In maple sugaring, the equipment that claims the cruelest name is the “extractor,” a device that sounds like it preys on maple trees. What it really does is separate out the sap flowing down toward a vacuum system and puts it into a storage tank without interrupting the flow of vacuum to the tree.

 

[The Not-Very-Quaint Extractor]

Buckets and horses it ain’t. It’s a clever device, and useful in that you can calculate your sap flow by timing how frequently it extracts with its electric pump.

 

Tonight, visiting our rented sugar bush to see if I needed to turn off the vacuum system due to rapidly freezing conditions, I set down to first calculate the extracting times with a stopwatch.

 

I didn’t set this bush up. A man named Chaz did, and I came along to rent it from his family after he passed away a few years ago.

 


[The Sugarhouse at Chaz’s Bush]

 

Our extractor throws about four gallons of sap at a time, so when we see it working every three minutes, we know that we’re running about 80 gallons per hour out of the forest, or about enough to make two gallons of maple syrup. The pump clicks on after 2 minutes, 56 seconds.

 

Just one test is often misleading, so I reset the watch to restart. Killing time, I start going through the trove of Chaz’s notes from years past. Manuals, sugar line layouts, some day-to-day notes. The notes are precious. They show how this bush’s trees interact with weather and temperature, seasons and how Chaz’s equipment – much of which I use – interacts with the sap to create light and dark maple syrup. He’s written down settings, mistakes, clever work-arounds and even occasionally how he felt.

 

3 minutes, 9 seconds later, I hear the extractor click the pump on. I could use another data point.

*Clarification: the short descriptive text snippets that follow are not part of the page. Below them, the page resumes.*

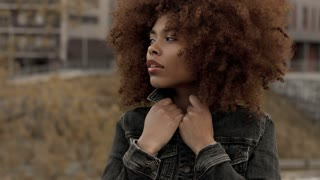 closeup of mixed race black woman wears black denim jacket and feeling freeze lift up jacket collar
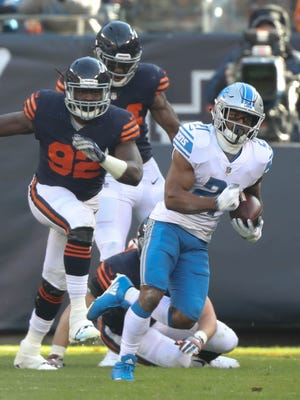 Ameer Abdullah runs by the Chicago Bears' Pernell McPhee in the third quarter of the Detroit Lions' 27-24 win Sunday, Nov. 19, 2017 at Soldier Field in Chicago.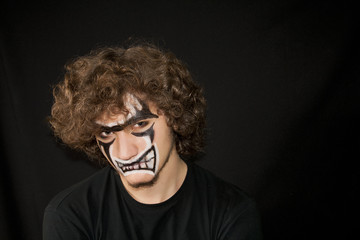 Halloween. Make-up on a face of the young man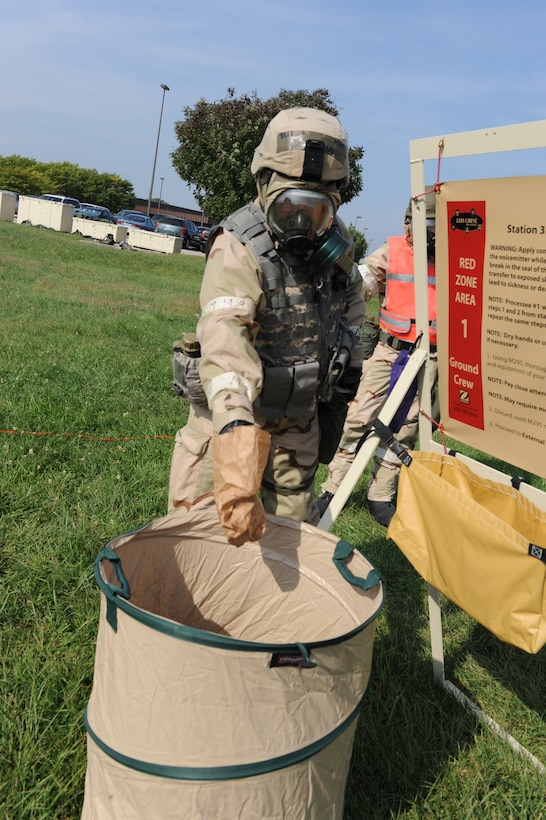 WHITEMAN AIR FORCE BASE, Mo. – a member of the 442nd Fighter Wing throws away a contaminated paper bag while possessing through a chemical line during an exercise, Sept. 16. The 442nd Fighter Wing has exercise to ensure their members remain current on their readiness training. (U.S. Air Force Photo/ SrA Cory Todd)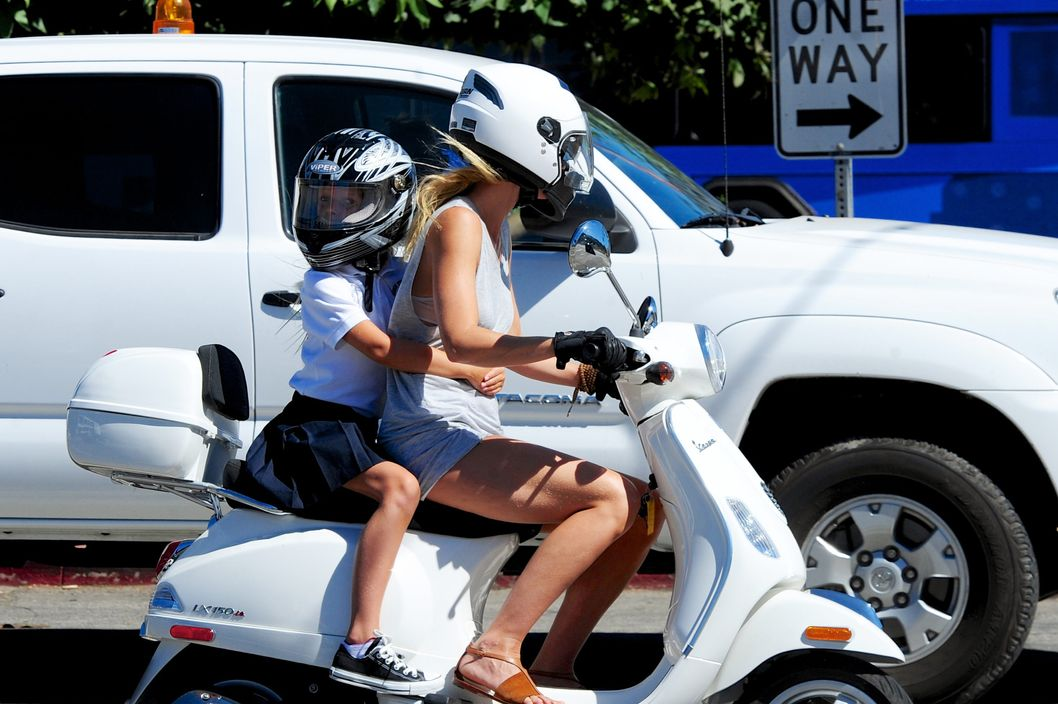 Gwyneth Paltrow and Chris Martin drive around town on their matching white Vespa scooters. They eventually grab their kids, daughter Apple and son Moses, and drive off together.  And while they all wear helmets it seems the famous couple does not take other safety measures very seriously in regards to their attire and shoes. They also choose to not abide by the rules of the road as Paltrow is seen driving recklessly and Martin carelessly crosses a double yellow line to drive on the wrong side of the road with his son in tow.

My sugaring buddy and I have been arguing back and forth about whether the season is over, or if we’re just in a dry patch for sap. I start rifling through Chaz’s notes to see when he stopped. He ended his seasons on April 14, 2, 21 and once on March 23, although the notes then indicate “burned the finish pan,” so I won’t count that one.

 

I hear the extractor pump turn on, so I push the lap button on the stopwatch. 3 minutes, 37 seconds that time, slowing a little.

 

Some of his notes are prosaic things only another maple syrup maker would find interesting, like the sugar content of his sap (high then as it is now, at about 2.5 percent), and others barely describe the drama I’m sure was involved (“March 20: Leak in flue pan”) which was probably very much like the day, almost exactly a year later, “9.5 inches of sap. Burned front pan.”

 

The extractor clicks on, and I push the lap button on the stopwatch. 4 minutes, 1 second this time.

 

In 2003, when Chaz was sick, there are blank spaces. You can see him backfilling dates with temperatures, and once writing on March 24 “Was in hospital since the 21rst.”

 

I didn’t see a lot of syrup quantity recorded day-to-day in that calendar. He’d put out a gallon of maple syrup one day, a few days later three gallons of maple syrup. The inconsistent boiling took a toll on the grade, with the maple syrup descending to Grade C on March 25. Chaz did a “push” the next day, putting plain water through the back of the pan to push through the remaining maple syrup before he would dump the pans, clean them and start over.

 

I notice the extractor has been going for a few seconds, so I reset the stopwatch. It was 4 minutes, 30 seconds. A whole lot slower now.

 

It took three days of boiling after that to get the sugar content back up in the pans, and the first batch of maple syrup must have been frustrating because it was Grade C again. It would have come back up after that, but the weather let Chaz down, turning cold enough to deny him sap for nine straight days, and allowing the sap he did have in his pans to sour. He cleaned again the day before the big runs on April 10 and 11, making a range of Dark Amber, B and then C again.

 

Those days and the three next brought Chaz 36 gallons of maple syrup, by far the most he’d ever made in such a period. The next day: “Very warm. I quit.” It was 76 degrees outside, a clear day and a night of a full moon.

 

5 minutes and 20 seconds had gone by. The extractor clicked on. I pocketed the timer and grabbed Chaz’s notes. There was truly a trove of useful information (that, for instance, the automatic draw off device I was contemplating using actually doesn’t work).

 


[Before Chaz, the Old Sugarhouse Up Atop the Hill]

 

I peer into the extractor’s input pane and can see that the sap lines must be freezing up. There’s little sap coming in, and the pressure gauge is steadily climbing as ice blocks major parts of the lines. I throw the switch on the wall with a satisfying “clunk,” turning off the vacuum. With some cold this evening, we’ll get some more flow tomorrow, and maybe extend our season one or two more days. It’s April 8, a full moon lights the outside; a fair time to think about stopping for those who would, but I going to decline. I still hold out hope for a last charge of sap in the face of the oncoming spring. We still have much to make up.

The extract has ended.